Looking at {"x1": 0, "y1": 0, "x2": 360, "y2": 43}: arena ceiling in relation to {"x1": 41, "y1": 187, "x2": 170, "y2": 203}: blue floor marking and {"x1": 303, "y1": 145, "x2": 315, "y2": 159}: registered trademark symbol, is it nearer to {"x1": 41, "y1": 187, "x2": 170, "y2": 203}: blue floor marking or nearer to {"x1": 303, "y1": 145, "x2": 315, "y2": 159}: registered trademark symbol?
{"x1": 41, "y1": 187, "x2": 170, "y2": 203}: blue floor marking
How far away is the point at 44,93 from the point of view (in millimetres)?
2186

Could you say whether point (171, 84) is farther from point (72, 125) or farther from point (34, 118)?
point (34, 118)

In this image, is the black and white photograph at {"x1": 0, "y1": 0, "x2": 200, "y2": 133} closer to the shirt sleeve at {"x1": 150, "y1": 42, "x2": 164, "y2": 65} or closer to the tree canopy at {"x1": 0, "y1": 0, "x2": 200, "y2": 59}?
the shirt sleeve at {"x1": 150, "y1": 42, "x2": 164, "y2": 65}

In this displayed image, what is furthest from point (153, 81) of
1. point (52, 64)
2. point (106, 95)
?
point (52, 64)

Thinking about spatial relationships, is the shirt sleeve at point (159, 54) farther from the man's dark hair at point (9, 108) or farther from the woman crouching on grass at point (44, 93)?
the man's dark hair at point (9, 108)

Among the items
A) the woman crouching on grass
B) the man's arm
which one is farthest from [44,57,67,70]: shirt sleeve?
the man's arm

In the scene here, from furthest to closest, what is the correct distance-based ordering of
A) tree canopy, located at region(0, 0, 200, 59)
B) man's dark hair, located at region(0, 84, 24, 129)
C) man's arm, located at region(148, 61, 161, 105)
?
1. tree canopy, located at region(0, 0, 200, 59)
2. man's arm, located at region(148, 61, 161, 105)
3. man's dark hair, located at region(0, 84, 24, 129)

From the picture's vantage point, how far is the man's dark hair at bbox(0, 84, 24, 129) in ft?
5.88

◇ ◇ ◇ ◇

WHAT IS NEEDED: Each entry above is to be printed again exactly.

SOLVED PROBLEM:
Looking at {"x1": 0, "y1": 0, "x2": 360, "y2": 43}: arena ceiling in relation to {"x1": 41, "y1": 187, "x2": 170, "y2": 203}: blue floor marking and {"x1": 303, "y1": 145, "x2": 315, "y2": 159}: registered trademark symbol, is it nearer to {"x1": 41, "y1": 187, "x2": 170, "y2": 203}: blue floor marking or nearer to {"x1": 303, "y1": 145, "x2": 315, "y2": 159}: registered trademark symbol?
{"x1": 41, "y1": 187, "x2": 170, "y2": 203}: blue floor marking
How far away is the point at 44,93 from the point of view (in millimetres)?
2186

Could you say whether point (171, 84) is farther from point (72, 125) or farther from point (34, 118)?
point (34, 118)

In this image, is the black and white photograph at {"x1": 0, "y1": 0, "x2": 200, "y2": 133} closer to the shirt sleeve at {"x1": 150, "y1": 42, "x2": 164, "y2": 65} or closer to the tree canopy at {"x1": 0, "y1": 0, "x2": 200, "y2": 59}?
the shirt sleeve at {"x1": 150, "y1": 42, "x2": 164, "y2": 65}

In this displayed image, what is furthest from point (153, 81) of
1. point (52, 64)
2. point (106, 95)
?
point (52, 64)

Thinking about spatial relationships, is the shirt sleeve at point (159, 54) farther from the man's dark hair at point (9, 108) or farther from the woman crouching on grass at point (44, 93)?
the man's dark hair at point (9, 108)

Among the items
A) the woman crouching on grass
B) the man's arm
which one is farthest from [44,57,67,70]: shirt sleeve?
the man's arm

In the scene here, from furthest to closest, what is the correct distance-based ordering of
A) tree canopy, located at region(0, 0, 200, 59)
B) man's dark hair, located at region(0, 84, 24, 129)
C) man's arm, located at region(148, 61, 161, 105)
?
1. tree canopy, located at region(0, 0, 200, 59)
2. man's arm, located at region(148, 61, 161, 105)
3. man's dark hair, located at region(0, 84, 24, 129)

From the picture's vantage point, how far is the man's dark hair at bbox(0, 84, 24, 129) in ft?
5.88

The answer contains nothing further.